Apakah detikers pernah mendengar tentang tari kiamat? Meski memiliki nama yang terkesan seram, tarian ini sebetulnya mempunyai makna yang baik.
Tari kiamat adalah tarian asal Lampung. Produk kesenian tersebut merupakan Warisan Budaya Takbenda.
Tari kiamat adalah tarian penutup syukuran tujuh hari tujuh malam perkawinan Keratuan Darah Putih yang disebut sebagai Nuhot. Dikutip dari unggahan media sosial Kementerian Pendidikan, Kebudayaan, Riset, dan Teknologi RI, Tari kiamat menggambarkan perlunya kerja sama yang baik, dengan yang muda menghormati pemimpin. Sementara, pemimpin mengayomi bawahan.

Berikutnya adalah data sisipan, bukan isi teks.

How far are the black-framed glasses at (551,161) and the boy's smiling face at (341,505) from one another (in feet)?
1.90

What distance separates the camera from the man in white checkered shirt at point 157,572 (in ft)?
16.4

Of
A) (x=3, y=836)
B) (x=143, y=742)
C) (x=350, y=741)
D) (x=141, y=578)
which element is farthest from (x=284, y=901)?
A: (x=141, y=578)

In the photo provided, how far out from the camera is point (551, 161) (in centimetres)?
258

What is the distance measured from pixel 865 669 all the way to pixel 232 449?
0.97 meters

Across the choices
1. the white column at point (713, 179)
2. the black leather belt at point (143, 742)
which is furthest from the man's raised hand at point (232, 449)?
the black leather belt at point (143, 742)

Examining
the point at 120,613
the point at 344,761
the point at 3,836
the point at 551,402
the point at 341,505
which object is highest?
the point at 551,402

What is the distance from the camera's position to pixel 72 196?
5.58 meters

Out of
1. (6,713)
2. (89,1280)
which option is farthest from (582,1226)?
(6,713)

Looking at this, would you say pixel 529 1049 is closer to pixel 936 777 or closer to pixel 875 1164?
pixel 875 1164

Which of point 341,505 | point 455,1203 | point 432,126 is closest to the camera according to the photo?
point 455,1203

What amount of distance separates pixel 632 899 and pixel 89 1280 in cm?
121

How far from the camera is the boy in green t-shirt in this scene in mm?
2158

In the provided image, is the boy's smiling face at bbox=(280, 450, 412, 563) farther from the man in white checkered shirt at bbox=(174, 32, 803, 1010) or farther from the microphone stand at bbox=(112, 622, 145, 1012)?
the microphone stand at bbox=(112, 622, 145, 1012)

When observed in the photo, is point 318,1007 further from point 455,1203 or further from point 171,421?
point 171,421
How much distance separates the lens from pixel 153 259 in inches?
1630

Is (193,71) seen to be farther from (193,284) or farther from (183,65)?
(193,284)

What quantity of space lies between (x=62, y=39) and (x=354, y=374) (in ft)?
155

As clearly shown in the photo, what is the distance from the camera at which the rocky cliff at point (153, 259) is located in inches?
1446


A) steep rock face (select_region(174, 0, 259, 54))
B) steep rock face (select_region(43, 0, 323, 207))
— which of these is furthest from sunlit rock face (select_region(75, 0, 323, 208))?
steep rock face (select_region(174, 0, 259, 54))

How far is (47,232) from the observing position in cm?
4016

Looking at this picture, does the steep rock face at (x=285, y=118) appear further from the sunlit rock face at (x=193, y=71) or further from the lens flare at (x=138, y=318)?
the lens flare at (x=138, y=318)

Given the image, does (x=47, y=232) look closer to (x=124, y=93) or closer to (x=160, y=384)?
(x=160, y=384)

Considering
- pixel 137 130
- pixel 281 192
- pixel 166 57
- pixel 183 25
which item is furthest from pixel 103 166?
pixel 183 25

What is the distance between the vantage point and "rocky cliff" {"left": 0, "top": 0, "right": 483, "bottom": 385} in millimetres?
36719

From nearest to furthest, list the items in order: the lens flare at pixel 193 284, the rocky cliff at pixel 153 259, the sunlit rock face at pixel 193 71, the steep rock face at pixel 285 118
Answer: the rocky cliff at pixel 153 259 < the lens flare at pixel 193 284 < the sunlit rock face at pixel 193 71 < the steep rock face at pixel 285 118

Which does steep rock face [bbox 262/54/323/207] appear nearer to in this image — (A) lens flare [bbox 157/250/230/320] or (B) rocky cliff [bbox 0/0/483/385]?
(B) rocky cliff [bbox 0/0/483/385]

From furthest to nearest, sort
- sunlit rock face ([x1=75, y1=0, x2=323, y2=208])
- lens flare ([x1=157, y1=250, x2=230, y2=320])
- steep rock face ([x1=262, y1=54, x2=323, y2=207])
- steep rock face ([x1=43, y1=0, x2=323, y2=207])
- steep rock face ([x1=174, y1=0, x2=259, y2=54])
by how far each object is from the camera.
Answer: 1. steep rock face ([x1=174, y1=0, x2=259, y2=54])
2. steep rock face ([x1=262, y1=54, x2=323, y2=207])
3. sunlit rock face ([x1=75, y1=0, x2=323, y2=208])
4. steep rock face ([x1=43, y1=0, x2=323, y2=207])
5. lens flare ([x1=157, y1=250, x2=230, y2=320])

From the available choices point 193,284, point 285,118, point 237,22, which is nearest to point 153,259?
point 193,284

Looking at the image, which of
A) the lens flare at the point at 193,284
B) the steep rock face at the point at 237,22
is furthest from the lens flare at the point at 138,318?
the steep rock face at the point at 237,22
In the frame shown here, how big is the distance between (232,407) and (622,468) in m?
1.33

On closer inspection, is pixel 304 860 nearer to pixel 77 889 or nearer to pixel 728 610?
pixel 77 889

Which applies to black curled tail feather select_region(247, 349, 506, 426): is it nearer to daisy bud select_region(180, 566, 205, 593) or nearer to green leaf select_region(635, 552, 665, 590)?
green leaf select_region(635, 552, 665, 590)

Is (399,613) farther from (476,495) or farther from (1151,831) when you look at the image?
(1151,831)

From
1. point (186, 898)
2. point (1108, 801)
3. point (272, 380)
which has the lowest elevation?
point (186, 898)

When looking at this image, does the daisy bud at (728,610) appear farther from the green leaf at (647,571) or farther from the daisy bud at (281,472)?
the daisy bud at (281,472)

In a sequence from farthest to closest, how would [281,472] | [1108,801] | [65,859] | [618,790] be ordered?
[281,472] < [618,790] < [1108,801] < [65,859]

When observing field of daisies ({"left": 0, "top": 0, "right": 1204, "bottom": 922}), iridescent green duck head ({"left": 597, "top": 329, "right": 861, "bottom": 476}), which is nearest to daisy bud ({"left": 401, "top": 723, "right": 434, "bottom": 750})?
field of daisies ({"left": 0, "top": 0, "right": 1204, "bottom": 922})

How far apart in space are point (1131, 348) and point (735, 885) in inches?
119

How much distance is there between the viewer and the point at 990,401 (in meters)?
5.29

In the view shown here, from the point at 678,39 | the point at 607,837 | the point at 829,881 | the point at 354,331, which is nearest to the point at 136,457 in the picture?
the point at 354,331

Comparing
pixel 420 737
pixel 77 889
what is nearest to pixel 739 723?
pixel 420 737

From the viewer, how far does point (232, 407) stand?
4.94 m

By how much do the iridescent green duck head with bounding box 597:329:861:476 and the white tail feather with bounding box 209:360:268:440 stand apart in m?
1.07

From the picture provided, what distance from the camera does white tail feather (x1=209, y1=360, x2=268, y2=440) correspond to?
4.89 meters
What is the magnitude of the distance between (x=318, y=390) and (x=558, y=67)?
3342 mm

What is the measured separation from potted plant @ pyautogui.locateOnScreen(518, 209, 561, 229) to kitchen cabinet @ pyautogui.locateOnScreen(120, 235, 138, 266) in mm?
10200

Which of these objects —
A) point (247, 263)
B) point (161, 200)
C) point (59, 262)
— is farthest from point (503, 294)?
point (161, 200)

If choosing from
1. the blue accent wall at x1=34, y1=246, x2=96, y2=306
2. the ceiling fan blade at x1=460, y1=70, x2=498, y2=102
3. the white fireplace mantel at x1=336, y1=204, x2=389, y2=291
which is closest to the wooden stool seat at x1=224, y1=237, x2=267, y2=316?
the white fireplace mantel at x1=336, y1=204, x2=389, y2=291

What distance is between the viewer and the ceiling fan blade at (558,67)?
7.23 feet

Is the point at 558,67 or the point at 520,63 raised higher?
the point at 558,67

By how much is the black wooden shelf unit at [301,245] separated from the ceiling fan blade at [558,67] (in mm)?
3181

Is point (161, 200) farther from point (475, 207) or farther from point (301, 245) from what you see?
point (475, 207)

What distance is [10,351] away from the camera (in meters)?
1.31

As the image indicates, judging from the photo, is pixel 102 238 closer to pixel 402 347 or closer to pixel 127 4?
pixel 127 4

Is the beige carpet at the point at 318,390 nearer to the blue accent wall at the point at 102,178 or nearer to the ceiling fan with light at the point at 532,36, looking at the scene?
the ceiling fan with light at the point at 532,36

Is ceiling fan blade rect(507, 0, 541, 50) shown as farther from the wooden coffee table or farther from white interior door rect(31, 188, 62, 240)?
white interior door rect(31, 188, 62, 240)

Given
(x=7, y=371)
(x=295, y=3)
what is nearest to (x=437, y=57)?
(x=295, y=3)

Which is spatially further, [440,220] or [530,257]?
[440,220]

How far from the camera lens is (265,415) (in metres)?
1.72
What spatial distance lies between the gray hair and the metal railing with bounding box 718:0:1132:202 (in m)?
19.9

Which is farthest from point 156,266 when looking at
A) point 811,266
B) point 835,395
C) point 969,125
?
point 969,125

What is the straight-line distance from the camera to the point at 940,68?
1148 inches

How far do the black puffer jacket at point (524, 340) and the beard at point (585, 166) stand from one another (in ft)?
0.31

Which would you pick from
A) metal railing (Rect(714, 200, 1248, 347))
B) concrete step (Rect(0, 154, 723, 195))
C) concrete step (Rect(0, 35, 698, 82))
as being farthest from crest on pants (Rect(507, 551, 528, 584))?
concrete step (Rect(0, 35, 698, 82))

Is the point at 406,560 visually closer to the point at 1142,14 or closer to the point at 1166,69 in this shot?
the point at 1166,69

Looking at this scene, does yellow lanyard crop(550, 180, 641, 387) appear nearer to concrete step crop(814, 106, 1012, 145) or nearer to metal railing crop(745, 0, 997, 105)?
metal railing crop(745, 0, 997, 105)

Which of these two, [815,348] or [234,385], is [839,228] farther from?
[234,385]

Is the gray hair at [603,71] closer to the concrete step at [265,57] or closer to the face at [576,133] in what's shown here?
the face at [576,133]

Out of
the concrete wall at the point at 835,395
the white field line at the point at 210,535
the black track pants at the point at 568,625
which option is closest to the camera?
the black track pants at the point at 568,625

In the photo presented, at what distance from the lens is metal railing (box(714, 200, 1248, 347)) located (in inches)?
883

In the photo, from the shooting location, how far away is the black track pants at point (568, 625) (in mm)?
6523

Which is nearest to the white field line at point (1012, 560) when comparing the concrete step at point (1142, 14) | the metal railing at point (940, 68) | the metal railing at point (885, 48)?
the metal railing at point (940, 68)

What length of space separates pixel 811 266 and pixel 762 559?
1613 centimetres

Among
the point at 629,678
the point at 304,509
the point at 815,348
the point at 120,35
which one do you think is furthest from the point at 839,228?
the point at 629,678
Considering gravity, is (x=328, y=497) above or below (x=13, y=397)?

SCROLL TO CONTINUE WITH CONTENT
Tari kiamat juga menganduk makna hendaknya segala hal diakhiri dengan sukacita dan penting untuk bisa saling memaafkan antarsesama manusia.
Sejarah Tari Kiamat
Tari kiamat diperkirakan dibuat tahun 1938. Menurut laman Warisan Budaya Takbenda Indonesia, kesenian tersebut tercatat sudah ditampilkan beberapa kali.
Pada 1938, tari kiamat digelar saat pernikahan Muhammad Yakub Gelar Dalom Kesuma Ratu Gusti Raden Inten III. Pada 1968 ditampilkan pada pernikahan Muhammad Hasan Basri Gelar Khatu Batin Raden Inten IV. Kemudian pada 1998 dipertontonkan pada pernikahan Erwin Syahrial SSos Gelar Dalom Kesuma Ratu Raden Inten IV.
Tarian ini hanya ditampilkan maksimal 30 tahun sekali karena ditujukan untuk pernikahan di Keratuan Darah Putih.
Tari kiamat dibawakan lima orang penari putri dengan gerak dan kostum yang sama. Pada tarian ini, hanya ratu saja yang memakai nampan sebagai lapisan kaki mereka sebagai lambang perwakilan marga ratu. Dahulu, nampan dipegang dua orang pria.
Asal Bahasa Tari Kiamat
Menurut sebuah tugas akhir yang ditulis oleh Marisa dari ISI Yogyakarta berjudul "Makna dan Simbol Tari Kiamat Pada Masyarakat Keratuan Darah Putih di Kabupaten Lampung Selatan", tari kiamat adalah tarian yang hidup dan berkembang di masyarakat adat Keratuan Darah Putih di Desa Kuripan, Kecamatan Penengahan, Kabupaten Lampung Selatan.
Tari kiamat secara harfiah diserap dari bahasa Arab yaum al qiyamah yang jika dijabarkan menjadi yaum (hari, masa, periode), qiyam (tegak, bangkit, berdiri), dan ummah (umat, bangsa, kaum).
Dari kata ini, yaum al qiyamah secara denotatif berarti hari kebangkitan umat. Sehingga, pengertian kiamat dalam nama tarian bukan berarti hari kiamat. Maka, tari kiamat pada masyarakat Keratuan Darah Putih bukanlah tari yang bermakna kehancuran alam semesta beserta segala isinya. Sebaliknya, tarian ini bermakna keikhlasan dan kebaikan atas segala kesalahan yang pernah dilakukan.
Seiring perkembangan zaman, tari kiamat disebut mengalami pergeseran. Pada masa lalu, tarian hanya boleh dibawakan keturunan Keratuan Darah Putih. Namun, kini pihak luar boleh menarikannya dengan syarat ada izin dari pihak keluarga Keratuan.